%%

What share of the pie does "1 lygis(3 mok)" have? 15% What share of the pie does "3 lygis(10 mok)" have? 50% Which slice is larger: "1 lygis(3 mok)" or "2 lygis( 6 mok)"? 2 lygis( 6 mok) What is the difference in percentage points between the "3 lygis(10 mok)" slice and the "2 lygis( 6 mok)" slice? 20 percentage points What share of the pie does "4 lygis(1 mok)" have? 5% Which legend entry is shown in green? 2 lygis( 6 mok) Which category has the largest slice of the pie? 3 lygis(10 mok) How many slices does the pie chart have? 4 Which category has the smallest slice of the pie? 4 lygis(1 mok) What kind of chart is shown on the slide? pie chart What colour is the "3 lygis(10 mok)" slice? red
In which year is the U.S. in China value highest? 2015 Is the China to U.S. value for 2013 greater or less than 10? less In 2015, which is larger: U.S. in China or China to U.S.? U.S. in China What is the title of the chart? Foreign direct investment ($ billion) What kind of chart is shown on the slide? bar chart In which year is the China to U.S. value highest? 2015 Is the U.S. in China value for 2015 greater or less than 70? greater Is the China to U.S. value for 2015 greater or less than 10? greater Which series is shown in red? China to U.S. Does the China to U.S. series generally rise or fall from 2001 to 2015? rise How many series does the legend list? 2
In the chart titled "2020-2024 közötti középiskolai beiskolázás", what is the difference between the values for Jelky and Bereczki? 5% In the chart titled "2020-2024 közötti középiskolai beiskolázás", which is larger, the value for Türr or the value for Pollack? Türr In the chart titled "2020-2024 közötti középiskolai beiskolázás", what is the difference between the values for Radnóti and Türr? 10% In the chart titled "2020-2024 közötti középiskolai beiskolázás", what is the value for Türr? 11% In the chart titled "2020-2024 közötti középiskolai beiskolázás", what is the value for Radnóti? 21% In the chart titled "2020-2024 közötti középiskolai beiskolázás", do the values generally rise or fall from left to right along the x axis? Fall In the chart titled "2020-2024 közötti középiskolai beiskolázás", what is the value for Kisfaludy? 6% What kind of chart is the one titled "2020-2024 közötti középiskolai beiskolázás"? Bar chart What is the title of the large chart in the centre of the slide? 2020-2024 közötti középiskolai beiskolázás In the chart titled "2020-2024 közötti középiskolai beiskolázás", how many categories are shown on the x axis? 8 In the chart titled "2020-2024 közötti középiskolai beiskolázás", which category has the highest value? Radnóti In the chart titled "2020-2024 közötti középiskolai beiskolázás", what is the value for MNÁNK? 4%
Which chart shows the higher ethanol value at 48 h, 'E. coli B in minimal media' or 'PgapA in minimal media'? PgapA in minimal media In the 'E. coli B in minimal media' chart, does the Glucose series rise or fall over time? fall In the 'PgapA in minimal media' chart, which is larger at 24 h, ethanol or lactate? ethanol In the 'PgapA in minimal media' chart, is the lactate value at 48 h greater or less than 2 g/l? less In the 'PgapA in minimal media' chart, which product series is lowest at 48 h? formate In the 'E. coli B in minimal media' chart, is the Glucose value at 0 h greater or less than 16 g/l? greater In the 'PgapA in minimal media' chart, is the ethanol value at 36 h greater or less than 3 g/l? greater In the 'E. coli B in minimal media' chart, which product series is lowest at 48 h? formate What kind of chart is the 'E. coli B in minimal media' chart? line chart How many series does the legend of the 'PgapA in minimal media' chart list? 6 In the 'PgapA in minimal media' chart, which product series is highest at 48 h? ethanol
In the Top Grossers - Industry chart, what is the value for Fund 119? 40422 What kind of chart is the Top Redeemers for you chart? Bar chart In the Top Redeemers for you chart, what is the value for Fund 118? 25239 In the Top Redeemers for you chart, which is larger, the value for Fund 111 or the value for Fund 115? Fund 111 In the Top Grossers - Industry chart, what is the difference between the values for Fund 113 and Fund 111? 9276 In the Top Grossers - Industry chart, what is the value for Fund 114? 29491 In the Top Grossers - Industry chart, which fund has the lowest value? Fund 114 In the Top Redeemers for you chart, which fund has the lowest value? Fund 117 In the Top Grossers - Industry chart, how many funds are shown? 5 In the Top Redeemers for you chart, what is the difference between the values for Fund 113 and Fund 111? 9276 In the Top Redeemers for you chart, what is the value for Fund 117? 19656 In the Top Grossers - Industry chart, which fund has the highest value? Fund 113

%%

Count the lines of the material above that contain the string "Pollack", treating uppercase and lowercase as different. Give only the number.

1